The COVID19 pandemic is a reminder that health is a public good, and the need for a universal and free health system is fundamental. Similarly, in the face of the lack of income, comprehensive unemployment insurance must be considered. This insurance is achievable through fiscal means, but not through corporate tax reductions or austerity policies. Nevertheless, there are considerable differences between EA and EE in terms of spending capacity or debt. Before the crisis, the US already had a total public debt of more than 105% of the GDP in 2019. With the business support packages to alleviate the effects of COVID19, these levels will increase.
Recent data point to drastic falls for international trade. Until April 2020, the US registered falls in both imports and exports, which began in March 2018 as an effect of the trade war. In China, on the other hand, imports continued the fall that started in December 2019. That contraction comes from the interruption of the global value chains (GVC) and the reduction in the prices of raw materials, including oil. There was also a drop in volume due to the closure of economic activities (see http://www.obela.org/en-analisis/the-fall-in-world-trade-volume-and-comm...).

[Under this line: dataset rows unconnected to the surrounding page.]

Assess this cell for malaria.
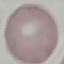
Uninfected.

Thin blood film. Giemsa-stained preparation. Automatically extracted cell patch, resized to 64 × 64 pixels. Acquired by smartphone through the microscope eyepiece.Identify the parasite.
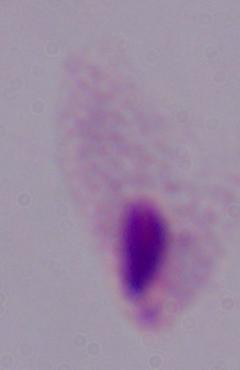

This is a trichomonad.

Photomicrograph. Captured at 1000x magnification.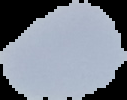
{
  "image_type": "segmented cell region on a black background",
  "image_size": "127×100 pixels",
  "preparation": "thin blood film",
  "result": "no Plasmodium parasites detected"
}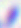

Summary:
  - Identification: Toxoplasma gondii
  - Magnification: 400x
  - Modality: photomicrograph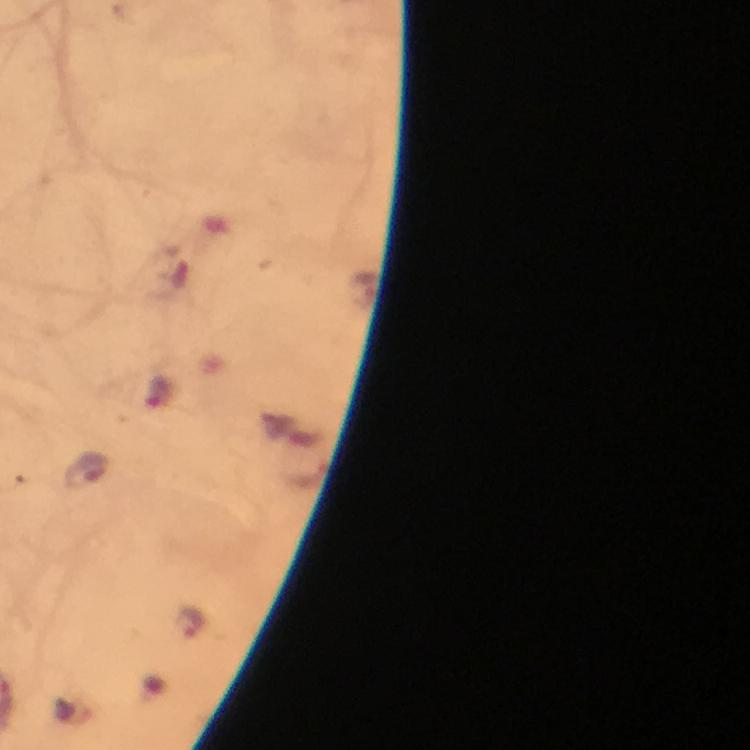
Approximate object centers, in pixels from the top-left corner. Malaria parasite locations: (x=190, y=621). Giemsa stain. From a malaria diagnostic workup. Thick blood film. Image is 750×750 pixels. Photographed through the microscope with a smartphone camera. 100x magnification. Immersion oil was used. Cropped region of a single field of view.Locate every Plasmodium parasite.
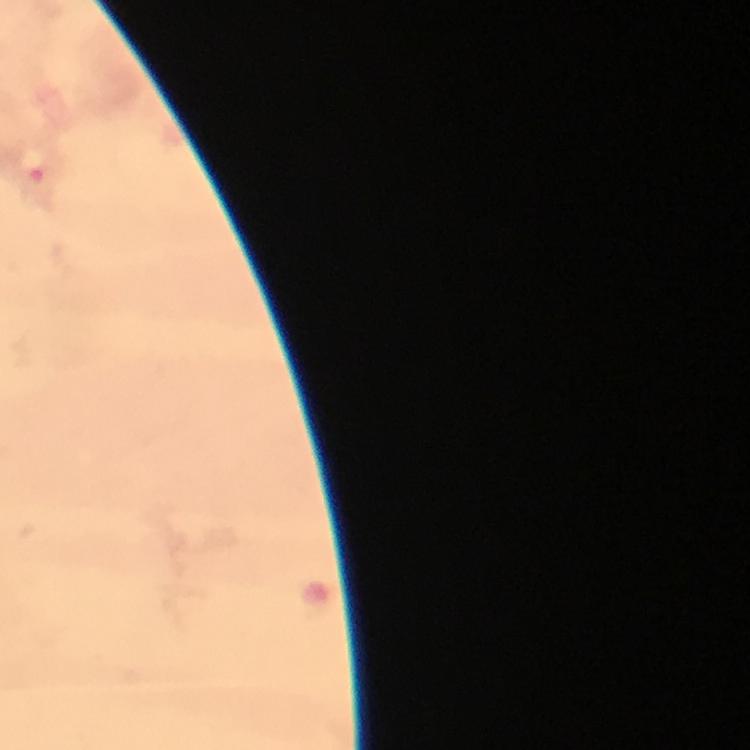

Approximate object centers, in pixels from the top-left corner.
Plasmodium parasites: (x=32, y=164).

Summary:
  - Preparation: thick smear
  - Stain: Giemsa
  - Capture: smartphone camera through the microscope
  - Context: from a malaria diagnostic workup
  - Image size: 750×750 pixels
  - Cropped from: a single field of view
  - Magnification: 100x
  - Immersion oil: appliedName the blood parasite species.
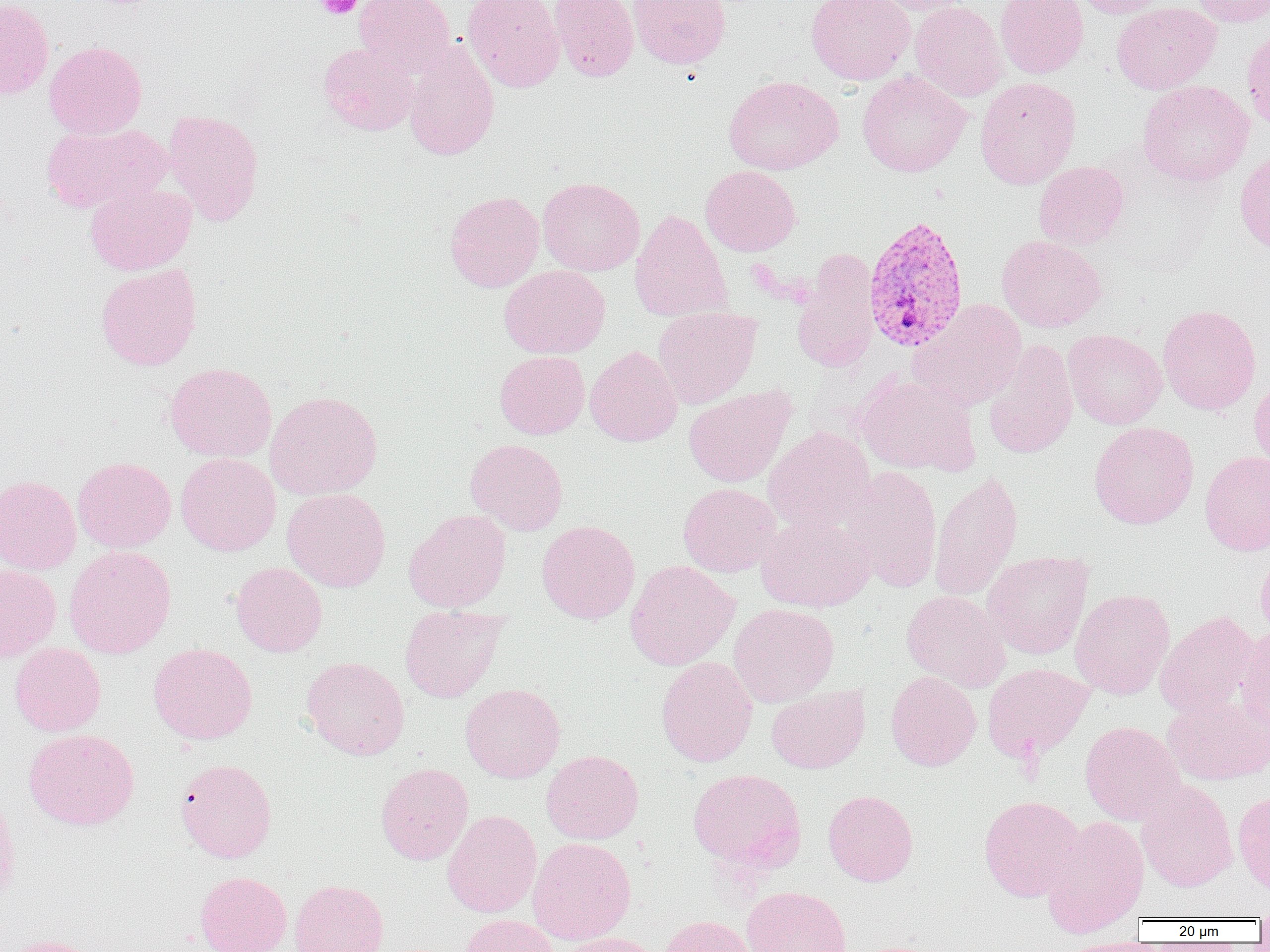
Plasmodium vivax.

Summary:
  - Coordinate format: approximate bounding boxes as (x1, y1, x2, y2) in pixels
  - Platelet locations: (315, 0, 363, 19)
  - Uninfected red blood cell locations: (0, 0, 54, 100), (354, 0, 454, 78), (463, 0, 564, 92), (549, 0, 639, 82), (629, 0, 730, 69), (806, 0, 915, 85), (870, 0, 975, 15), (995, 0, 1089, 79), (1071, 0, 1171, 18), (1189, 0, 1270, 27), (910, 1, 1008, 102), (1112, 3, 1221, 94), (1241, 28, 1270, 131), (44, 40, 147, 139), (403, 40, 500, 161), (318, 42, 418, 136), (857, 71, 971, 177), (723, 76, 842, 175), (975, 77, 1081, 189), (1137, 80, 1254, 186), (163, 109, 264, 225), (40, 123, 169, 214), (1235, 148, 1270, 254), (1033, 161, 1129, 250), (700, 165, 801, 256), (537, 177, 644, 276), (84, 181, 196, 276), (444, 190, 544, 292), (630, 209, 731, 322), (996, 235, 1107, 332), (791, 250, 880, 372), (96, 265, 202, 370), (499, 265, 610, 358), (909, 299, 1028, 411), (1158, 304, 1261, 415), (653, 308, 761, 409), (1063, 329, 1167, 430), (982, 339, 1078, 460), (585, 346, 683, 446), (495, 351, 589, 439), (165, 362, 277, 462), (853, 370, 979, 477), (851, 372, 961, 591), (1250, 376, 1270, 473), (683, 385, 796, 488), (265, 391, 383, 500), (1089, 421, 1199, 529), (763, 426, 876, 533), (465, 438, 568, 536), (1199, 451, 1270, 555), (176, 452, 281, 556), (73, 456, 176, 553), (840, 466, 943, 592), (929, 471, 1024, 602), (0, 474, 81, 575), (678, 483, 781, 577), (282, 488, 391, 592), (404, 509, 511, 612), (756, 512, 876, 612), (537, 520, 641, 623), (63, 545, 176, 658), (981, 550, 1094, 658), (1256, 550, 1270, 645), (625, 560, 739, 670), (230, 562, 328, 657), (0, 564, 61, 663), (1070, 589, 1174, 700), (901, 590, 1011, 692), (728, 603, 839, 707), (399, 604, 507, 704), (1155, 610, 1261, 717), (1236, 626, 1270, 734), (9, 643, 106, 736), (147, 643, 258, 744), (301, 656, 410, 760), (656, 657, 758, 767), (982, 662, 1092, 763), (886, 670, 981, 771), (460, 683, 565, 783), (766, 685, 870, 774), (1163, 694, 1270, 785), (1079, 720, 1185, 826), (23, 728, 139, 830), (541, 749, 644, 844), (175, 758, 277, 863), (376, 763, 473, 864), (687, 768, 806, 872), (1136, 778, 1238, 892), (1233, 789, 1270, 896), (0, 790, 20, 910), (822, 790, 918, 887), (978, 795, 1085, 902), (442, 810, 542, 918), (1039, 815, 1149, 937), (527, 837, 636, 945), (194, 871, 292, 952), (289, 879, 388, 952), (742, 886, 851, 952), (459, 914, 558, 952), (658, 915, 761, 951), (553, 932, 665, 952), (3, 935, 104, 952), (1054, 937, 1158, 952)
  - Plasmodium vivax-infected red blood cell locations: (863, 214, 970, 352)
  - Modality: optical microscopy
  - Magnification: 1000x
  - Preparation: thin blood film
  - Image size: 1270×952 pixels
  - Field of view: one of a larger specimenIdentify the parasite.
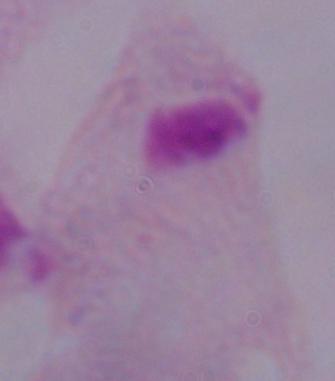
A trichomonad.

{
  "magnification": "1000x",
  "modality": "micrograph"
}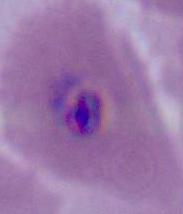

identification: Plasmodium
magnification: 400x or 1000x
modality: photomicrograph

For economies that export commodities as well as processed inputs, the fall in imports will be sharper. Countries in Latin America, Africa, and Southeast Asia may be hard hit, resulting from a double effect: a fall in domestic production and a fall in exports. Thus, the economic impact of COVID-19 may be much more significant than that estimated in the latest IMF projections in April. It projects a global contraction of -3% of GDP, -5.9% in the US, -7.5% in the European Union, and a drop in China's growth to 1.2%.
The pressure to reactivate the GVC to reduce the economic impact is increasing, but the second wave of contagion has been seen in the countries trying to return to normal. The widely publicized Swedish example has a very high cost in human lives, as we have seen. The dilemma in the concise term is: recover the economy with a loss in human beings or continue with the isolation and risk a more significant economic fall.